* To do *
What is needed is an exact copy of the records, with the images left out.

(Dataset excerpts)

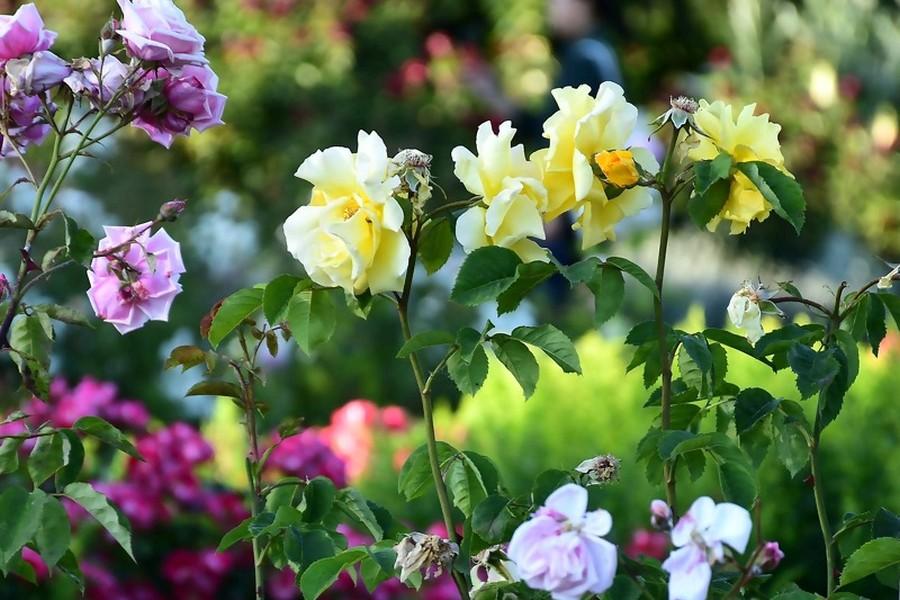 ogród z krzewami róż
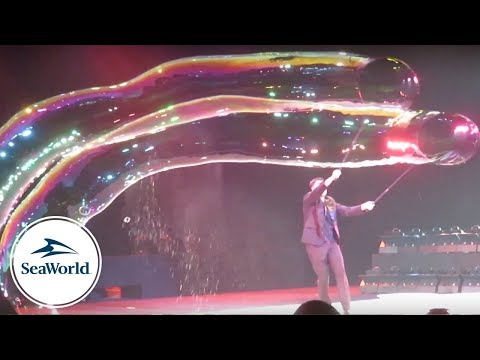 "New ""POP"" Bubble Show debuts at SeaWorld Orlando (Full Show Video)"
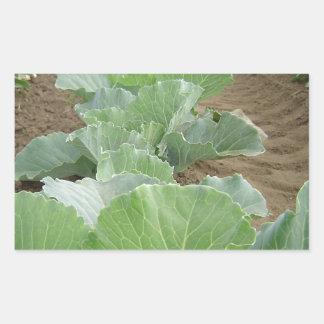 Leafy Greens, Farming Rectangular Sticker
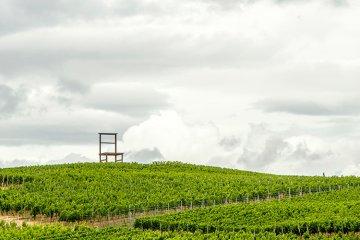 Weinregion Württemberg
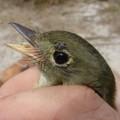 Arcadian flycatcher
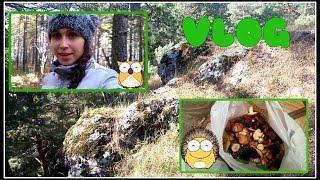 VLOG: по грибы/ красоты Урала/ вкусный салат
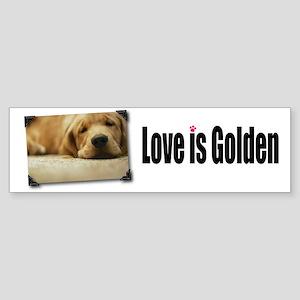 Love is Golden bumper sticker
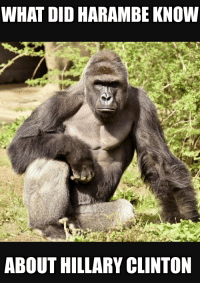 Harambe knew the truth!: WHAT DID HARAMBE KNOW  ABOUT HILLARY CLINTON Harambe knew the truth!
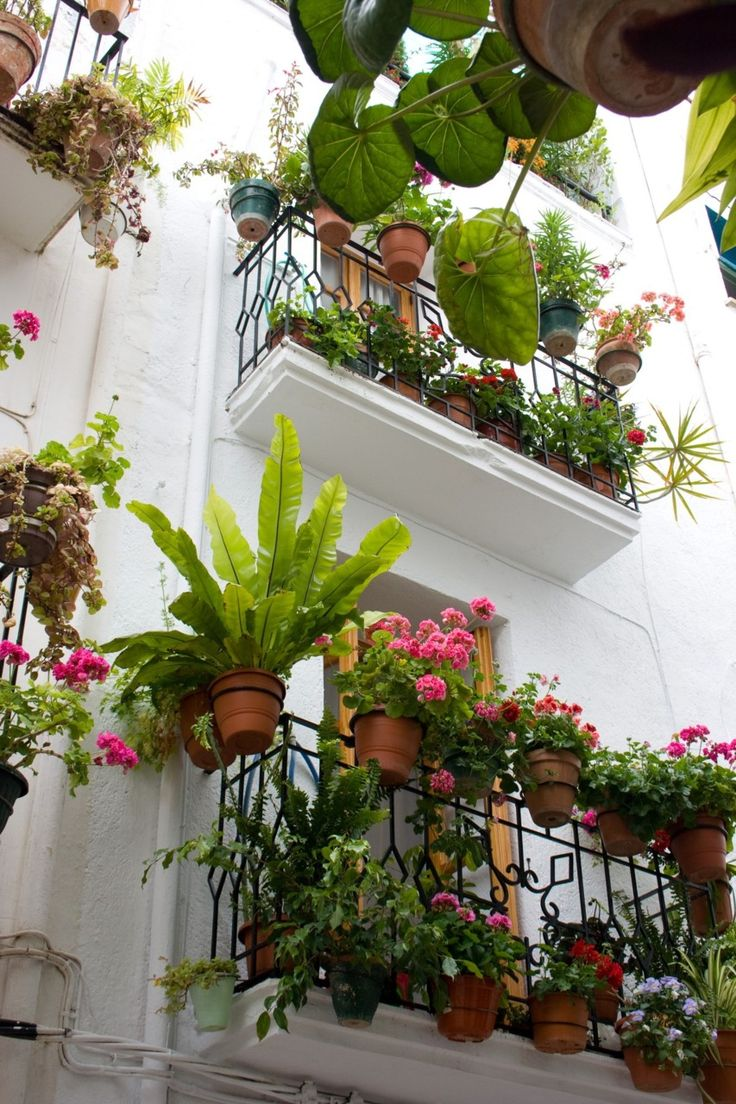 A balcony garden in france the french have a special knack for Small balcony garden ideas
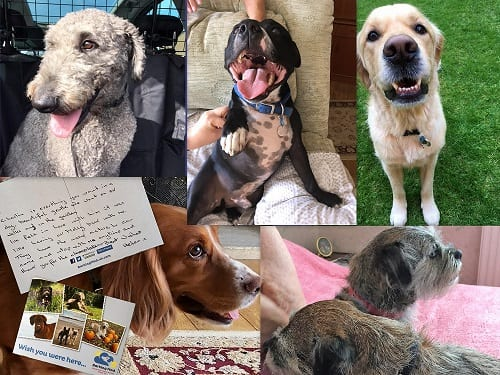 The latest members of our Barking Mad Banbury family. From top left clockwise, this is Yogi, Luther, Jessie, Boo & Bramble and Charlie.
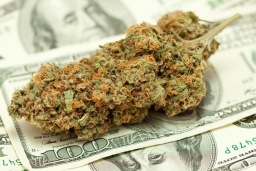 weed-dollar-bill-thinkstock_1_.jpg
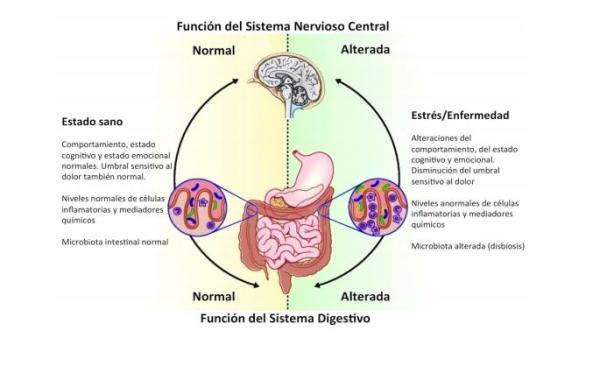 El sistema nervioso entérico y su fisiología - Qué es sistema nervioso entérico: el segundo cerebro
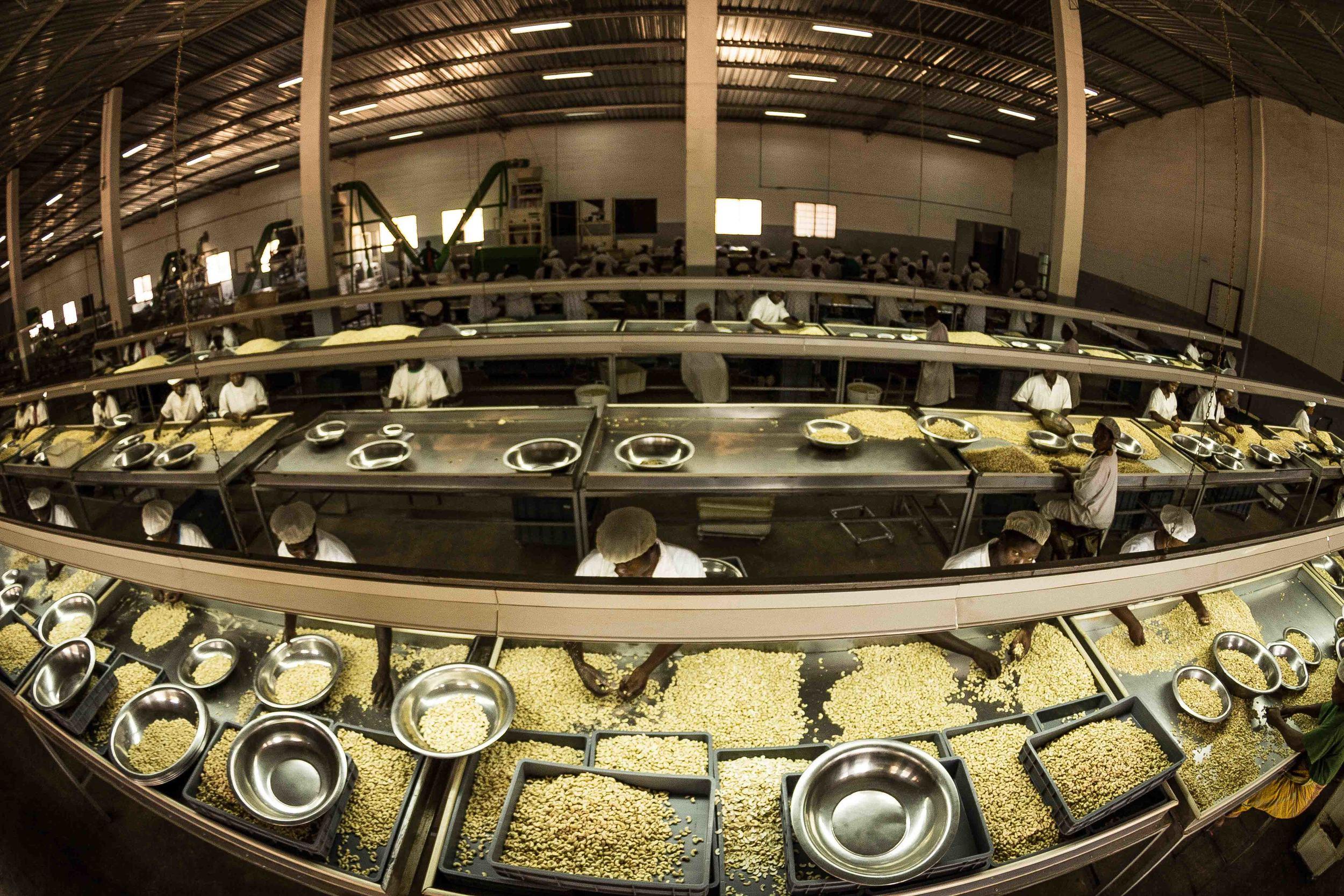 Anchilo district, Nampula province  – The view from above the selection section in the Condor Nuts factory |  A vista de cima da secção de selecção na fábrica da Condor Nuts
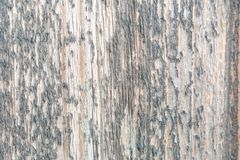 Wood background patterns in the old and new wood pieces. Old and new wood backgrounds of planks and beams, photographed with macro, patterns and worn surfaces royalty free stock image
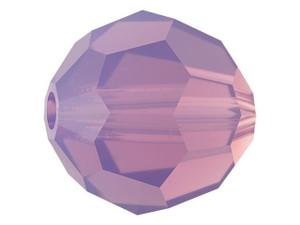 Cyclamen Opal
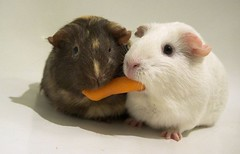 animal, guinea pig, rodent, pet, mouse, hamster, whiskers, gerbil,
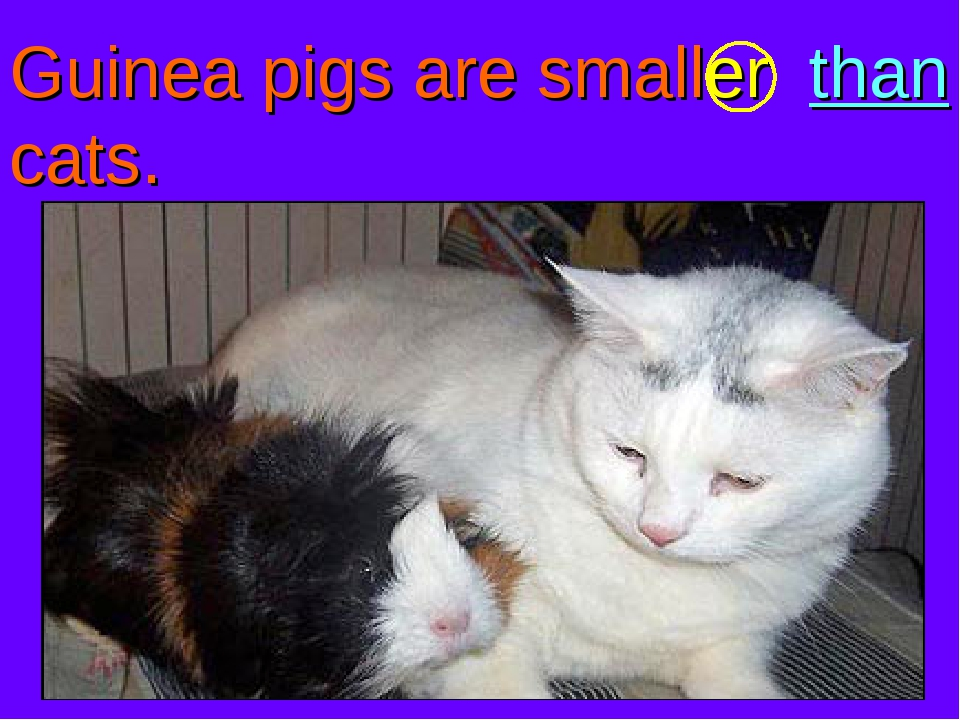 Guinea pigs are smaller than cats.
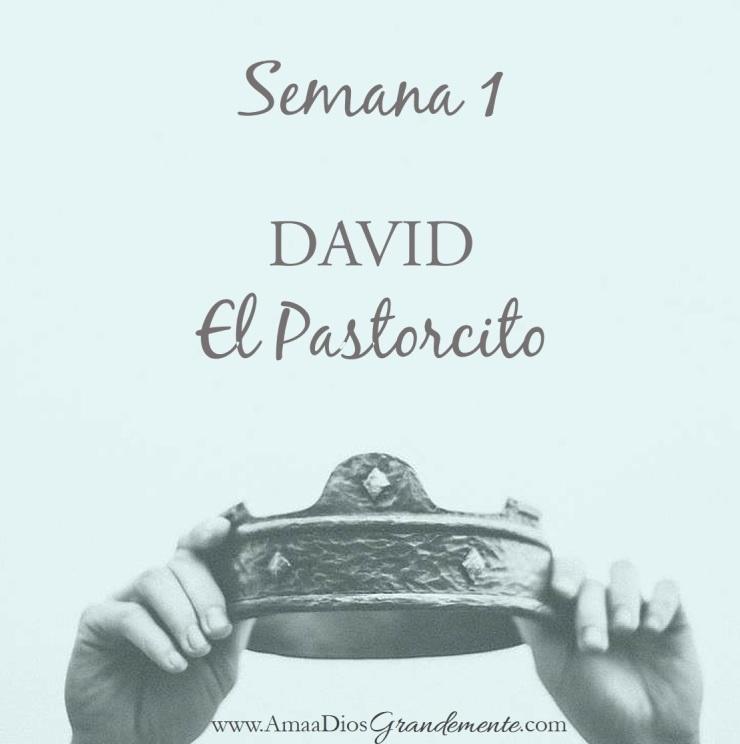 SEMANA 1 DAVID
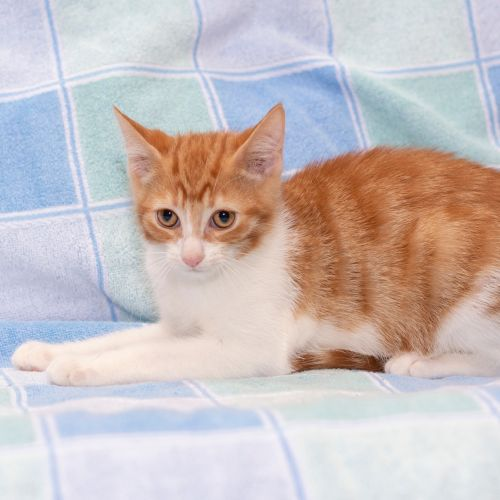 B2 **2nd Chance Cat Rescue** - Domestic Short Hair Cat
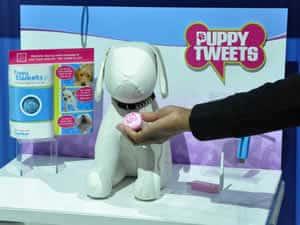 petrede-puppy-tweets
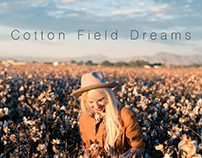 cotton field dreams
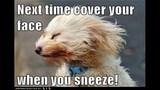 Funny Dog Photos, Even Funnier Captions - (14/25)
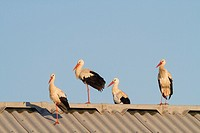 White stork (Ciconia ciconia) group on farm roof near Ivars Lake. Lleida province. Catalonia. Spain.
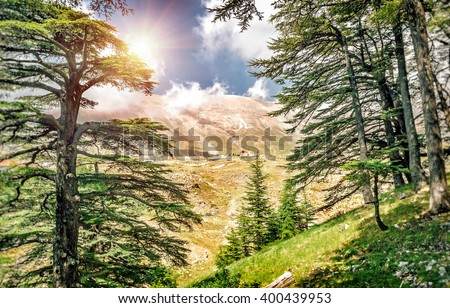 Cedars of Lebanon, beautiful ancient cedar tree forest in the mountains, amazing Lebanese nature, peaceful landscape of a National Park Reserve, Bsharre village, North of Lebanon  - stock photo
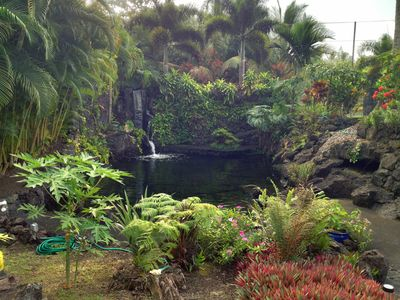Photo for Paradise retreat for two with private pond and waterfall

* Exercise solution *
 ogród z krzewami róż
 "New ""POP"" Bubble Show debuts at SeaWorld Orlando (Full Show Video)"
 Leafy Greens, Farming Rectangular Sticker
 Weinregion Württemberg
 Arcadian flycatcher
 VLOG: по грибы/ красоты Урала/ вкусный салат
 Love is Golden bumper sticker
 Harambe knew the truth!: WHAT DID HARAMBE KNOW  ABOUT HILLARY CLINTON Harambe knew the truth!
 A balcony garden in france the french have a special knack for Small balcony garden ideas
 The latest members of our Barking Mad Banbury family. From top left clockwise, this is Yogi, Luther, Jessie, Boo & Bramble and Charlie.
 weed-dollar-bill-thinkstock_1_.jpg
 El sistema nervioso entérico y su fisiología - Qué es sistema nervioso entérico: el segundo cerebro
 Anchilo district, Nampula province  – The view from above the selection section in the Condor Nuts factory |  A vista de cima da secção de selecção na fábrica da Condor Nuts
 Wood background patterns in the old and new wood pieces. Old and new wood backgrounds of planks and beams, photographed with macro, patterns and worn surfaces royalty free stock image
 Cyclamen Opal
 animal, guinea pig, rodent, pet, mouse, hamster, whiskers, gerbil,
 Guinea pigs are smaller than cats.
 SEMANA 1 DAVID
 B2 **2nd Chance Cat Rescue** - Domestic Short Hair Cat
 petrede-puppy-tweets
 cotton field dreams
 Funny Dog Photos, Even Funnier Captions - (14/25)
 White stork (Ciconia ciconia) group on farm roof near Ivars Lake. Lleida province. Catalonia. Spain.
 Cedars of Lebanon, beautiful ancient cedar tree forest in the mountains, amazing Lebanese nature, peaceful landscape of a National Park Reserve, Bsharre village, North of Lebanon  - stock photo
Photo for Paradise retreat for two with private pond and waterfall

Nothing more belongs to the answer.